- **TASK STATEMENT**:
Look for the word "recaptcha" in the records, and copy each line where it appears.

Data records
§ §
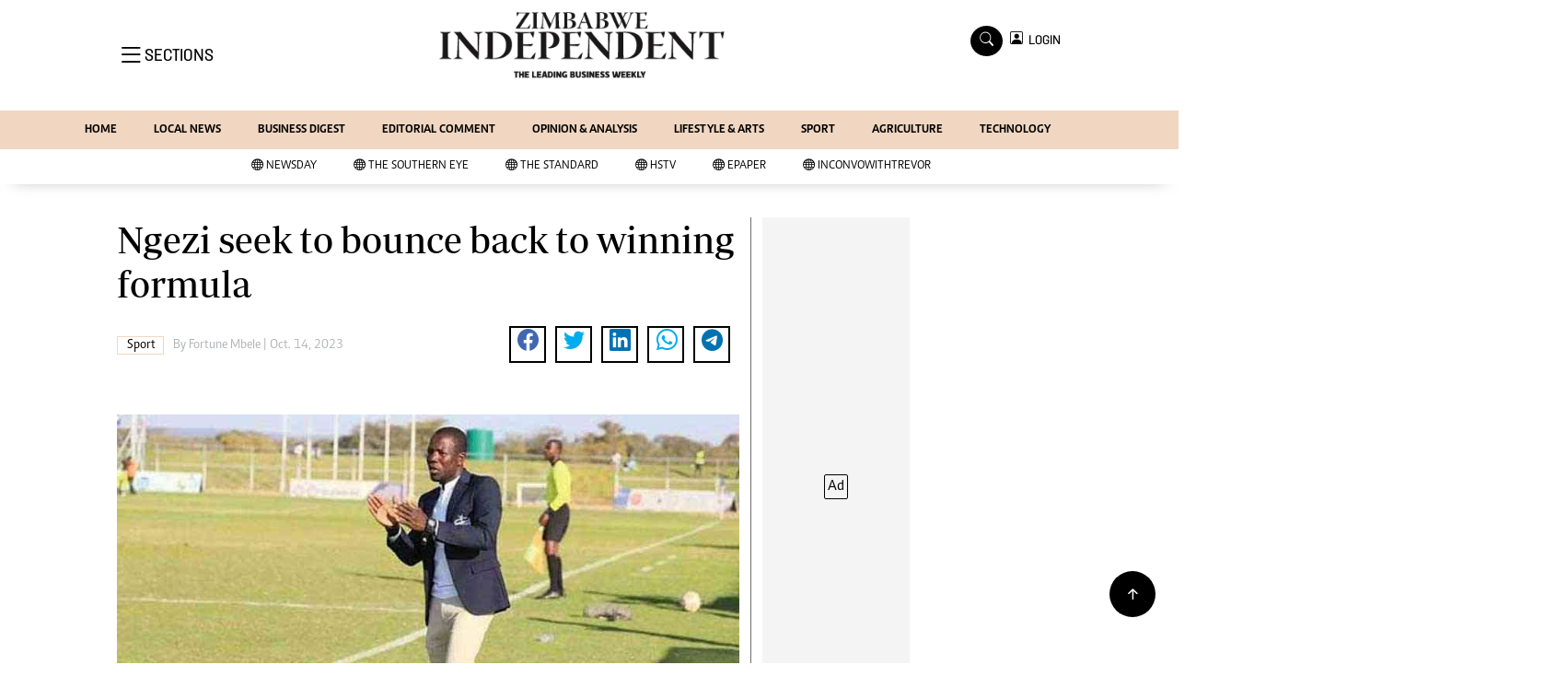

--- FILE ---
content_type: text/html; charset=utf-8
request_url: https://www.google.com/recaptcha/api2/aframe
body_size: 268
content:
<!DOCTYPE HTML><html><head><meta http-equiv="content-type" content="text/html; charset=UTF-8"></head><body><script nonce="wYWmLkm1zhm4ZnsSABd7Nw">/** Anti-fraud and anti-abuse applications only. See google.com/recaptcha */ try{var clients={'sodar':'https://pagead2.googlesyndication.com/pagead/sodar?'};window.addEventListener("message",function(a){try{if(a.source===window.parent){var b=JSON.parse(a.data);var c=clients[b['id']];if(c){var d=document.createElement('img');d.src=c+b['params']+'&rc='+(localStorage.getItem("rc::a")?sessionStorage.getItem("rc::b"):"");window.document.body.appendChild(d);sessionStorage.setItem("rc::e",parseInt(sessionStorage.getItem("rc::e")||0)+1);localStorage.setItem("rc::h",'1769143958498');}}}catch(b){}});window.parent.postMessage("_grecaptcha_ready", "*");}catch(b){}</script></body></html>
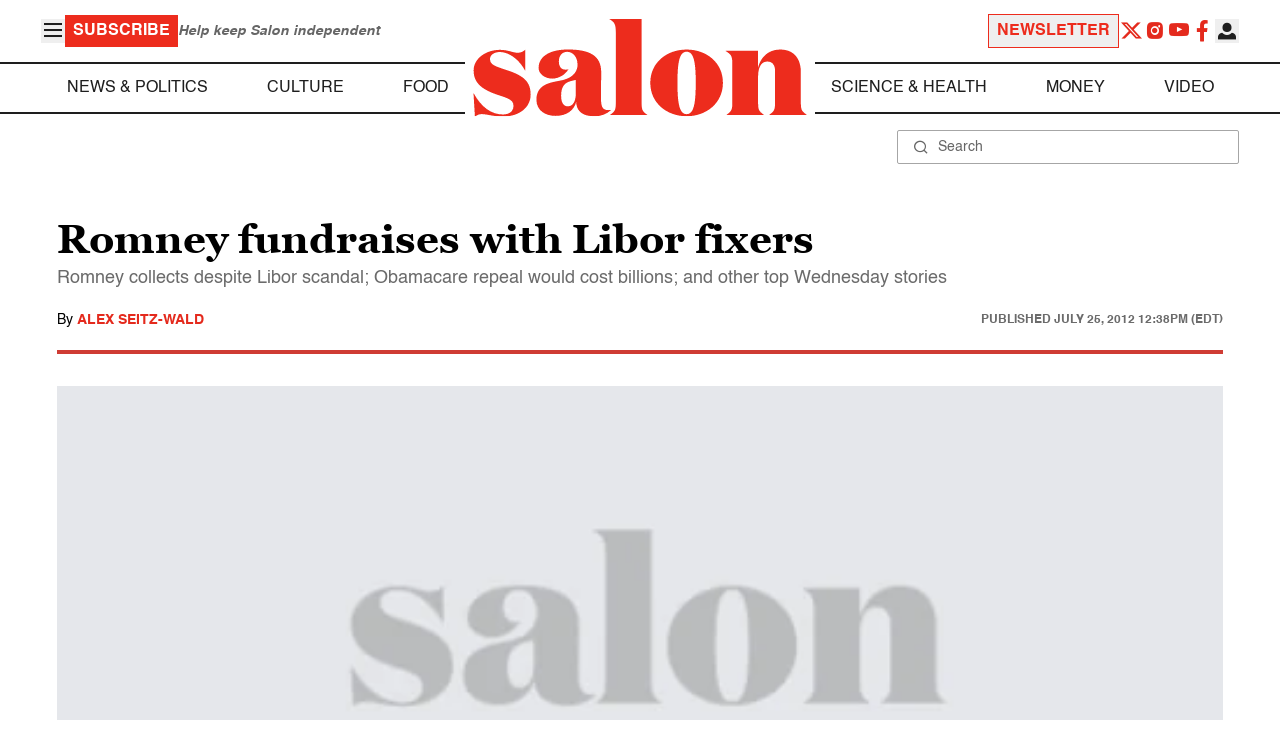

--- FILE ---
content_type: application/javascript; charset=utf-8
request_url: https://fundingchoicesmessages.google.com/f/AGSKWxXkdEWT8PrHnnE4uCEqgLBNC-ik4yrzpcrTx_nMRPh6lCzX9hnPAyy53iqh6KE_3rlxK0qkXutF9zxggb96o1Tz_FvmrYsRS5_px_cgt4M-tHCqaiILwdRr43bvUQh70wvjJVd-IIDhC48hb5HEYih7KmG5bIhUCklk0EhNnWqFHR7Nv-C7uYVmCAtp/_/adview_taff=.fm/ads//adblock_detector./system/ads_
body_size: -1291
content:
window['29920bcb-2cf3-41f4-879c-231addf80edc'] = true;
§ §
- **ANSWER SPACE**:
request_url: https://www.google.com/recaptcha/api2/aframe
<!DOCTYPE HTML><html><head><meta http-equiv="content-type" content="text/html; charset=UTF-8"></head><body><script nonce="wYWmLkm1zhm4ZnsSABd7Nw">/** Anti-fraud and anti-abuse applications only. See google.com/recaptcha */ try{var clients={'sodar':'https://pagead2.googlesyndication.com/pagead/sodar?'};window.addEventListener("message",function(a){try{if(a.source===window.parent){var b=JSON.parse(a.data);var c=clients[b['id']];if(c){var d=document.createElement('img');d.src=c+b['params']+'&rc='+(localStorage.getItem("rc::a")?sessionStorage.getItem("rc::b"):"");window.document.body.appendChild(d);sessionStorage.setItem("rc::e",parseInt(sessionStorage.getItem("rc::e")||0)+1);localStorage.setItem("rc::h",'1769143958498');}}}catch(b){}});window.parent.postMessage("_grecaptcha_ready", "*");}catch(b){}</script></body></html>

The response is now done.